(Request)
Copy out word for word the lines of the records, starting with the line that contains "Among the green" and going on through the line that contains "0.83 meters". Include both of those lines and nothing else.

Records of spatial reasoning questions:
>> Begin
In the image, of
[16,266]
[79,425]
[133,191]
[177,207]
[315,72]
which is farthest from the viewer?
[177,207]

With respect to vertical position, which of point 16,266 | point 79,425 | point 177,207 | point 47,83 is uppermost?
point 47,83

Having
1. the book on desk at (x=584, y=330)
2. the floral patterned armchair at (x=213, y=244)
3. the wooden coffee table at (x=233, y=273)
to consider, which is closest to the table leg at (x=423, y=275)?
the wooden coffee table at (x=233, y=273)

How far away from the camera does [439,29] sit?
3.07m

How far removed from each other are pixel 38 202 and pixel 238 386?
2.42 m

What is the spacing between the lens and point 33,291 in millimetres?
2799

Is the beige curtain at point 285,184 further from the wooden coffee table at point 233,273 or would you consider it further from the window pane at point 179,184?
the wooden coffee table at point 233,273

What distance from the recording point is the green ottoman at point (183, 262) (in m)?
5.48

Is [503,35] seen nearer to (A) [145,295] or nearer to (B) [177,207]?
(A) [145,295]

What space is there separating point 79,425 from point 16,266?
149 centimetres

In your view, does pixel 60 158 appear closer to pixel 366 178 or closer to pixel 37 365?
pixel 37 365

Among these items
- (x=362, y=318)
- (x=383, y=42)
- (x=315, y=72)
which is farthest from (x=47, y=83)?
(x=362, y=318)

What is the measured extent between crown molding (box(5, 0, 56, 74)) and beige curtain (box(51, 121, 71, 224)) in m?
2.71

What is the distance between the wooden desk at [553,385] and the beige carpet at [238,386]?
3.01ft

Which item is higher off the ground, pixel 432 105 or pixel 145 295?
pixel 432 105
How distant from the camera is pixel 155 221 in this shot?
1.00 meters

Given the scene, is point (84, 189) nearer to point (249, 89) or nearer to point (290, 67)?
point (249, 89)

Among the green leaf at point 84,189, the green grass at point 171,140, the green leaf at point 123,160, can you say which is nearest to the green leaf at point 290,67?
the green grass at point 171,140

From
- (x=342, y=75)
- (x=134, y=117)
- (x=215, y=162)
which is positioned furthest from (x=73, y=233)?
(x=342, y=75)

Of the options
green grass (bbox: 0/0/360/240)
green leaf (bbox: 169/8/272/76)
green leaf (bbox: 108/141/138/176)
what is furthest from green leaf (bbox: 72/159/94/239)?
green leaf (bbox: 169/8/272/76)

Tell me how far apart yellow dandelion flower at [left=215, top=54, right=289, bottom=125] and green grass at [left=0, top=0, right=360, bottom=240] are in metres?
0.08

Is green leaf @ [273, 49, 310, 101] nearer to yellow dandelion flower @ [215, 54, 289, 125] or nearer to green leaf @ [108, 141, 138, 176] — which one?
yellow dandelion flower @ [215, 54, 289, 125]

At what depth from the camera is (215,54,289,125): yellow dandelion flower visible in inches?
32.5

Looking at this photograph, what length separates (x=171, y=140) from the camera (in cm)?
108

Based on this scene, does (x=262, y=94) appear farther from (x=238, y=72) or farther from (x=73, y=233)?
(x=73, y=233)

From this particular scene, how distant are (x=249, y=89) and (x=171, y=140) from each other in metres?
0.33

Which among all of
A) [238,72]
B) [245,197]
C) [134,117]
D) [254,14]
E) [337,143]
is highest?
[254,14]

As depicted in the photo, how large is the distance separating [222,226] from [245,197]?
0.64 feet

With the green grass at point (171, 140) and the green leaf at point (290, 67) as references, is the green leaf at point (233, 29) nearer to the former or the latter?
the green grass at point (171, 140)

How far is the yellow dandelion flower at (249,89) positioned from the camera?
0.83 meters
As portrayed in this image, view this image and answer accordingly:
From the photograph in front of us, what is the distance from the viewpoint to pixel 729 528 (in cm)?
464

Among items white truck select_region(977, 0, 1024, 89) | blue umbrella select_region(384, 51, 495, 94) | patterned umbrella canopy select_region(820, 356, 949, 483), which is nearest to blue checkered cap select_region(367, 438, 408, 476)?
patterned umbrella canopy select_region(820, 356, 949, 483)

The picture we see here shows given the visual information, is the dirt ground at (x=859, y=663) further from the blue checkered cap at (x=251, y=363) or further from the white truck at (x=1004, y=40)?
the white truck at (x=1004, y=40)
>> End
(Result)
Among the green leaf at point 84,189, the green grass at point 171,140, the green leaf at point 123,160, can you say which is nearest to the green leaf at point 290,67?
the green grass at point 171,140

From
- (x=342, y=75)
- (x=134, y=117)
- (x=215, y=162)
which is positioned furthest from (x=73, y=233)?
(x=342, y=75)

Of the options
green grass (bbox: 0/0/360/240)
green leaf (bbox: 169/8/272/76)
green leaf (bbox: 108/141/138/176)
what is furthest from green leaf (bbox: 72/159/94/239)?
green leaf (bbox: 169/8/272/76)

Tell me how far apart yellow dandelion flower at [left=215, top=54, right=289, bottom=125] and green grass at [left=0, top=0, right=360, bottom=240] are in metres?
0.08

Is green leaf @ [273, 49, 310, 101] nearer to yellow dandelion flower @ [215, 54, 289, 125] or nearer to green leaf @ [108, 141, 138, 176] — which one?
yellow dandelion flower @ [215, 54, 289, 125]

At what depth from the camera is (215,54,289,125): yellow dandelion flower visible in inches?
32.5

Looking at this photograph, what length separates (x=171, y=140) from the camera (in cm)?
108

Based on this scene, does (x=262, y=94) appear farther from (x=238, y=72) or farther from (x=73, y=233)?
(x=73, y=233)

From this particular scene, how distant are (x=249, y=89) and (x=171, y=140) from each other in metres?
0.33

Which among all of
A) [238,72]
B) [245,197]
C) [134,117]
D) [254,14]
E) [337,143]
is highest?
[254,14]

As depicted in the photo, how large is the distance separating [222,226] from [245,197]?
0.64 feet

With the green grass at point (171, 140) and the green leaf at point (290, 67) as references, is the green leaf at point (233, 29) nearer to the former or the latter?
the green grass at point (171, 140)

How far is the yellow dandelion flower at (249,89) positioned from the camera?
0.83 meters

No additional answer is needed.